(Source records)
*** Block opens ***

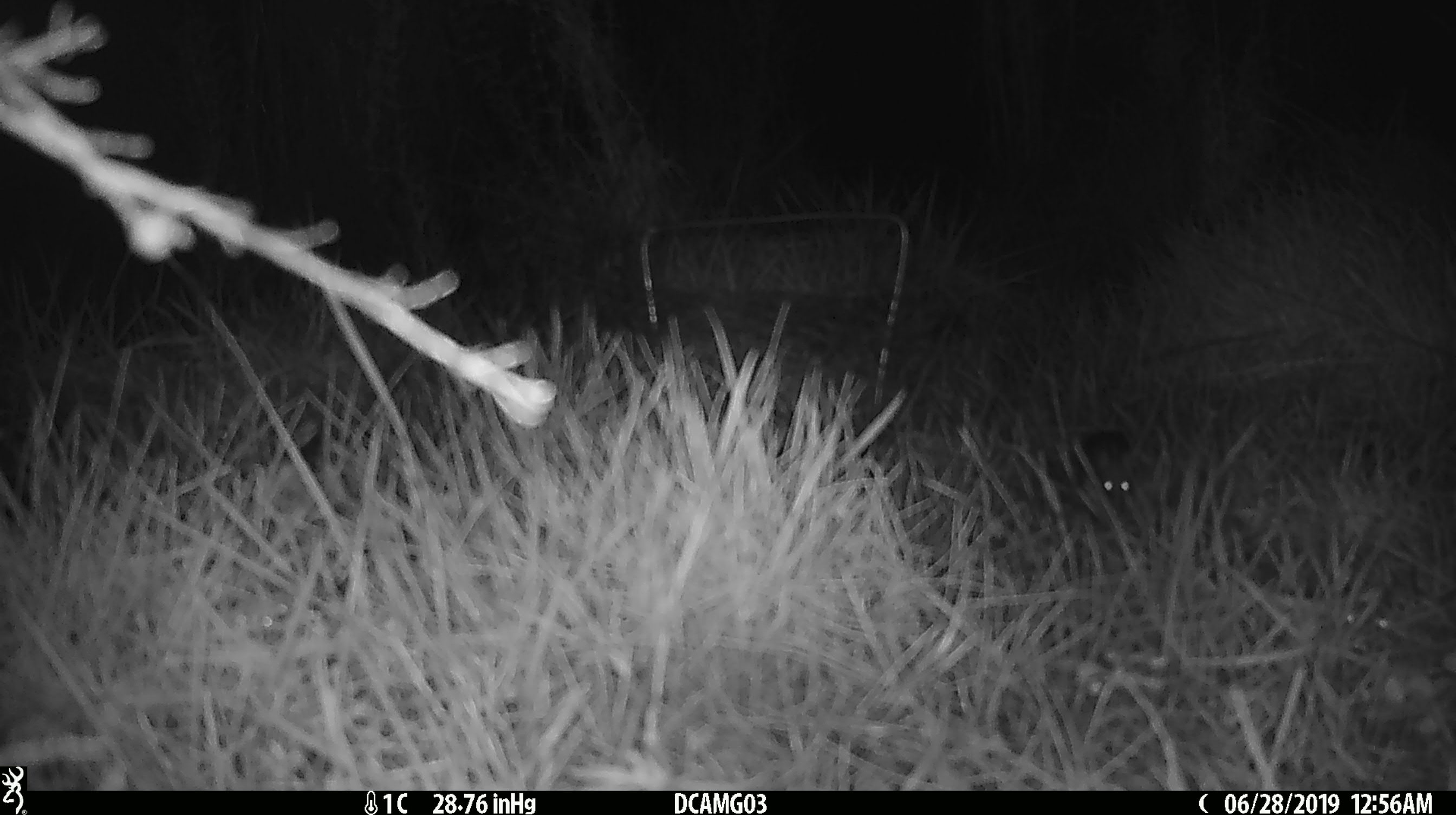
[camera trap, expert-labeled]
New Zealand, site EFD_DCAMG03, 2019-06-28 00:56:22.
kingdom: Animalia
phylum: Chordata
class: Mammalia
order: Rodentia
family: Muridae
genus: Mus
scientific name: Mus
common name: mouse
Mouse (Mus).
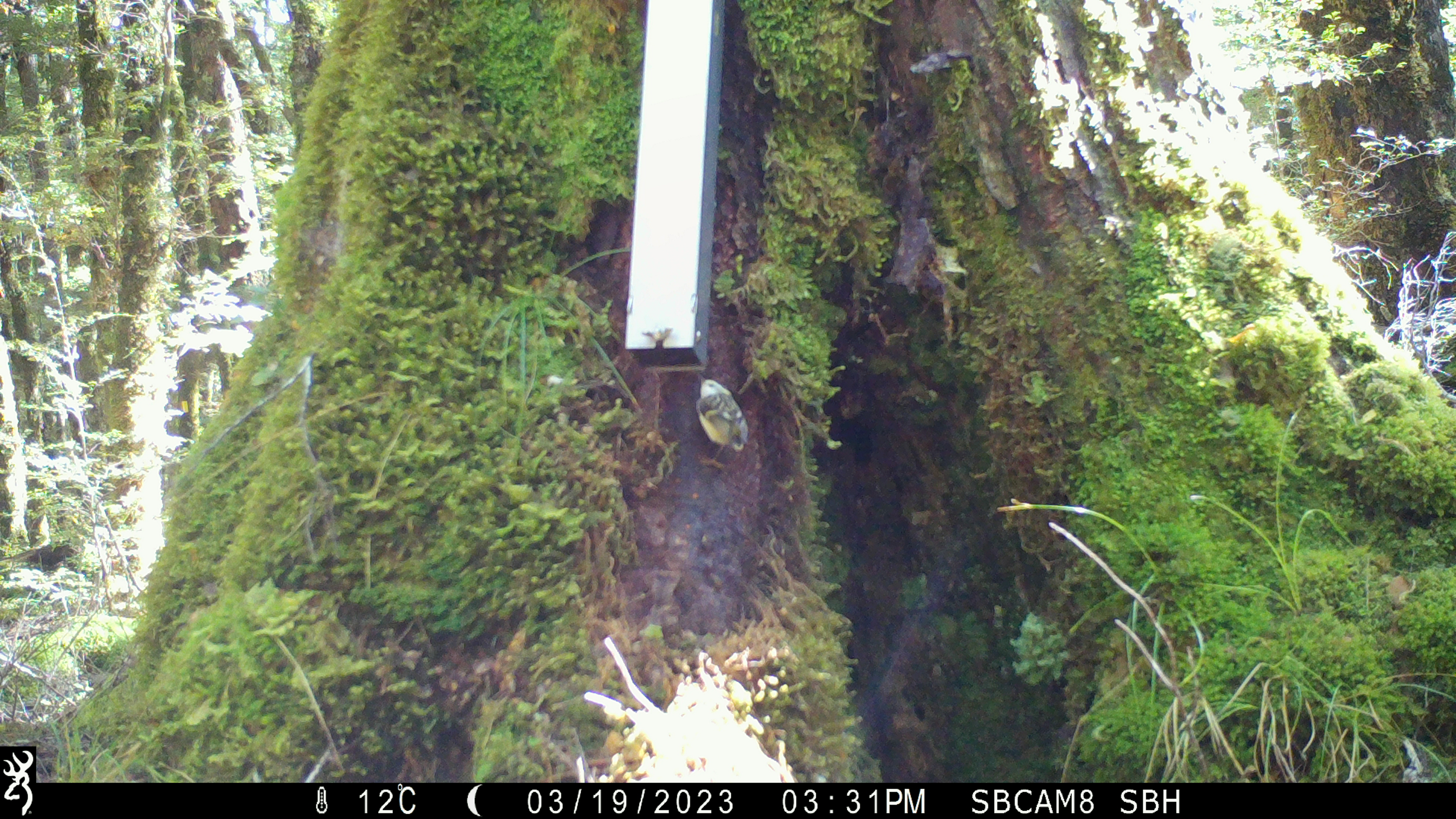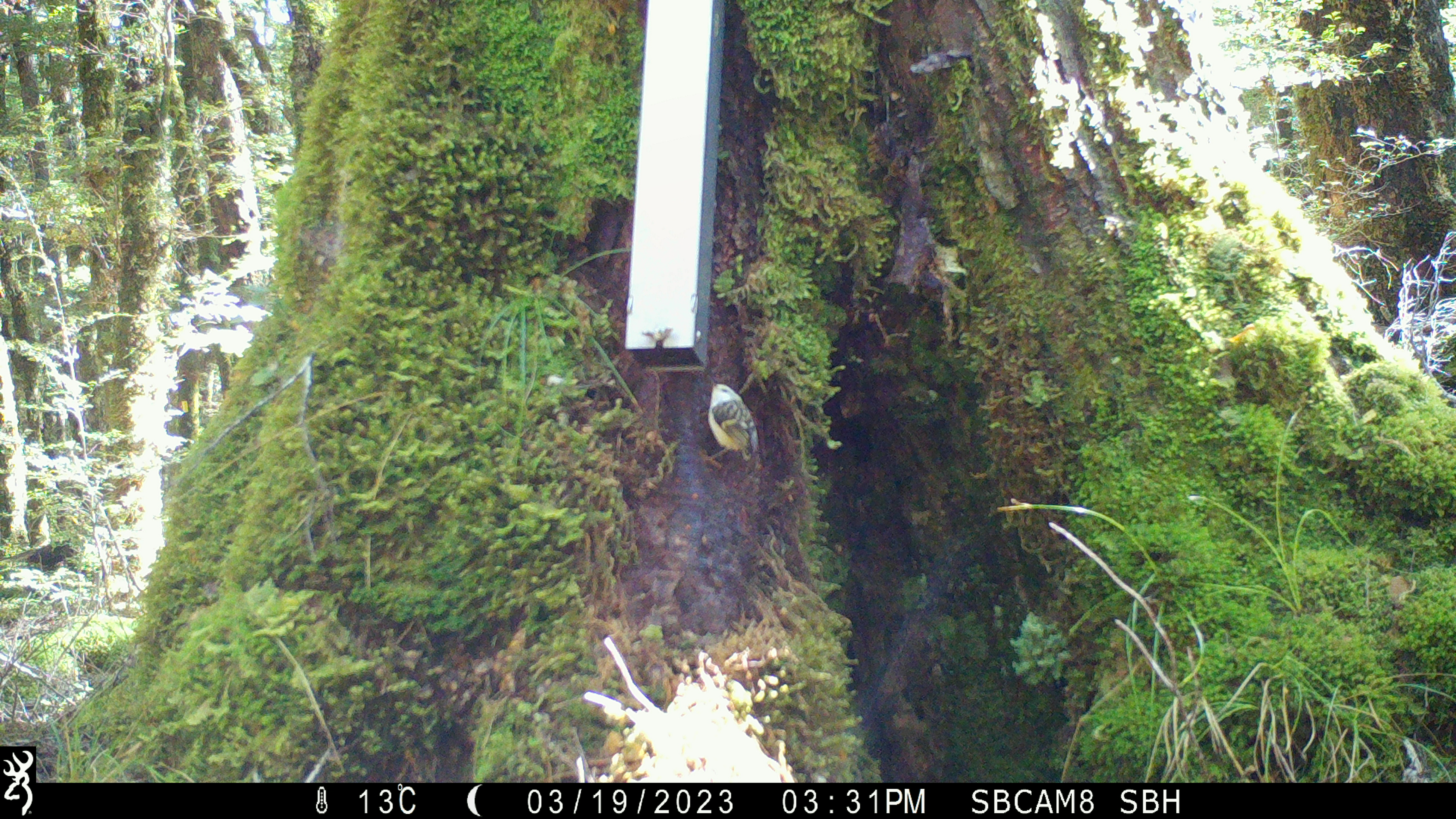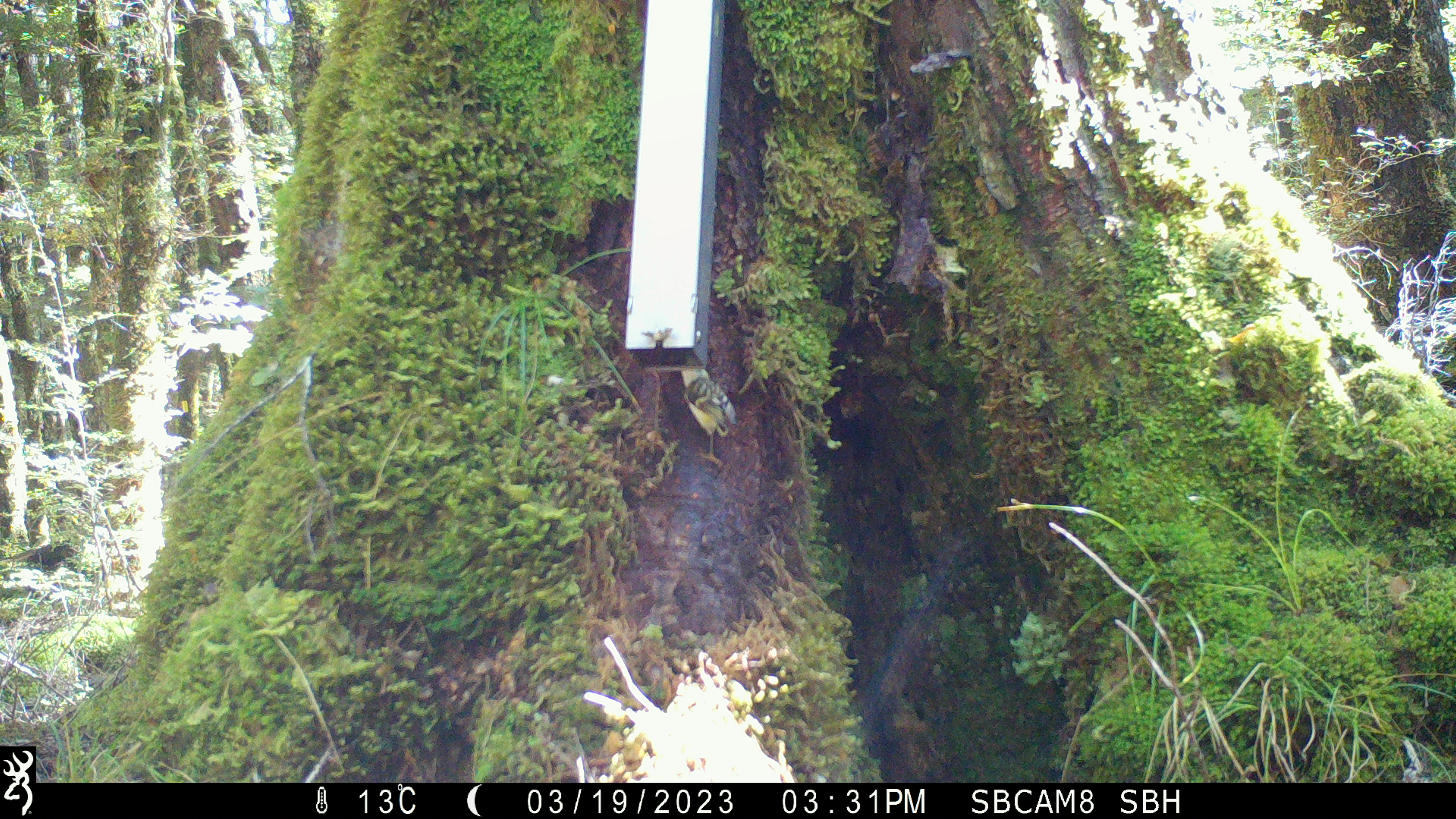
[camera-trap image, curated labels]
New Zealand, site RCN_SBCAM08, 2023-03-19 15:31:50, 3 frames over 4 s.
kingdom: Animalia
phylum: Chordata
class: Aves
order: Passeriformes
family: Acanthisittidae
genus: Acanthisitta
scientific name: Acanthisitta chloris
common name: rifleman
Rifleman (Acanthisitta chloris).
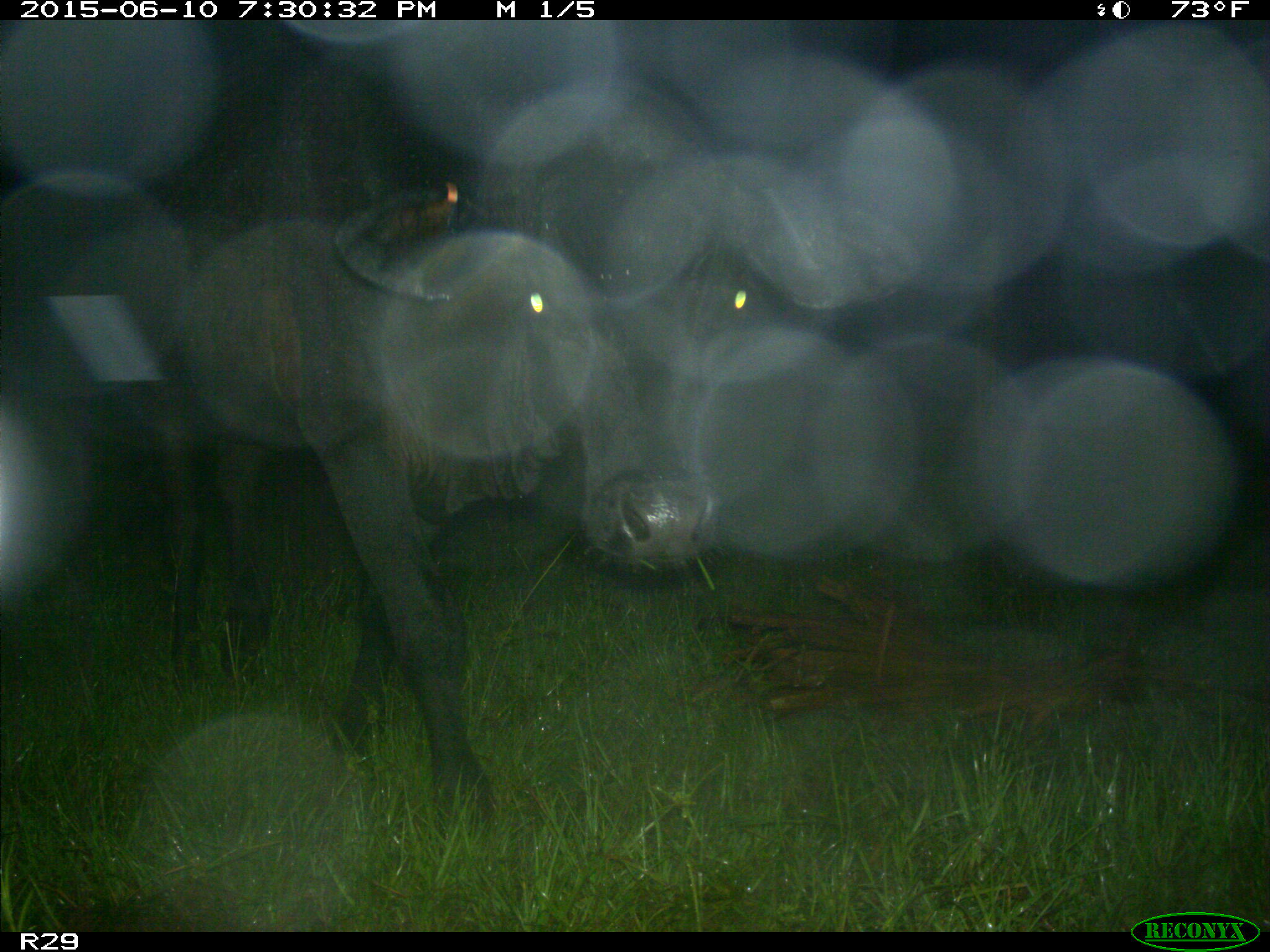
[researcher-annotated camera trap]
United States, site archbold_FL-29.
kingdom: Animalia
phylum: Chordata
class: Mammalia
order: Artiodactyla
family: Bovidae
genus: Bos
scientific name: Bos taurus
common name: domestic cow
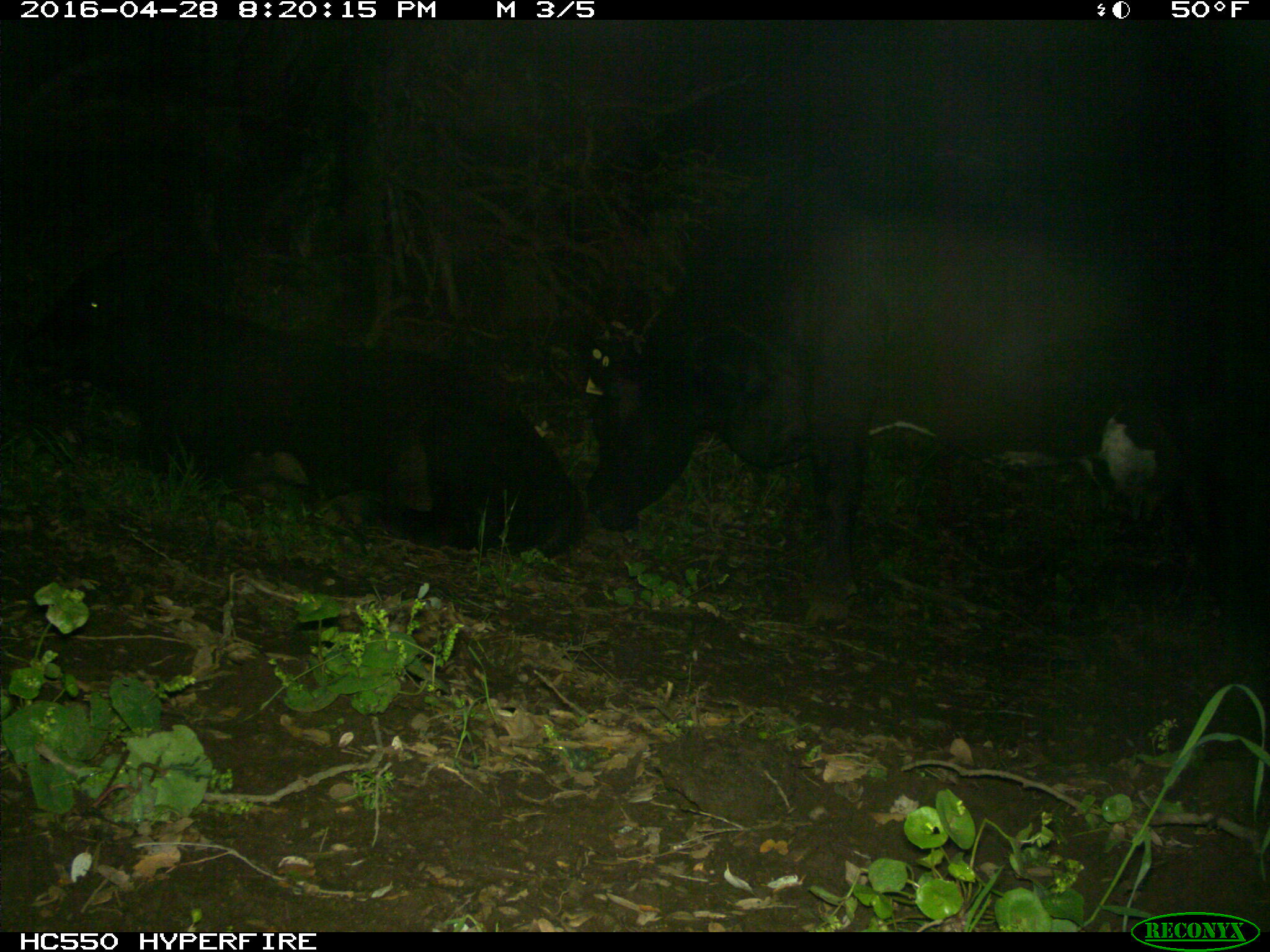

*** Block closes ***

Task directions: Begin at the line containing "New Zealand, site EFD_DCAMG03, 2019-06-28" and transcribe exactly every line through the end of the records, both ends included, leaving the pictures out.

Exercise result:
New Zealand, site EFD_DCAMG03, 2019-06-28 00:56:22.
kingdom: Animalia
phylum: Chordata
class: Mammalia
order: Rodentia
family: Muridae
genus: Mus
scientific name: Mus
common name: mouse
Mouse (Mus).
[camera-trap image, curated labels]
New Zealand, site RCN_SBCAM08, 2023-03-19 15:31:50, 3 frames over 4 s.
kingdom: Animalia
phylum: Chordata
class: Aves
order: Passeriformes
family: Acanthisittidae
genus: Acanthisitta
scientific name: Acanthisitta chloris
common name: rifleman
Rifleman (Acanthisitta chloris).
[researcher-annotated camera trap]
United States, site archbold_FL-29.
kingdom: Animalia
phylum: Chordata
class: Mammalia
order: Artiodactyla
family: Bovidae
genus: Bos
scientific name: Bos taurus
common name: domestic cow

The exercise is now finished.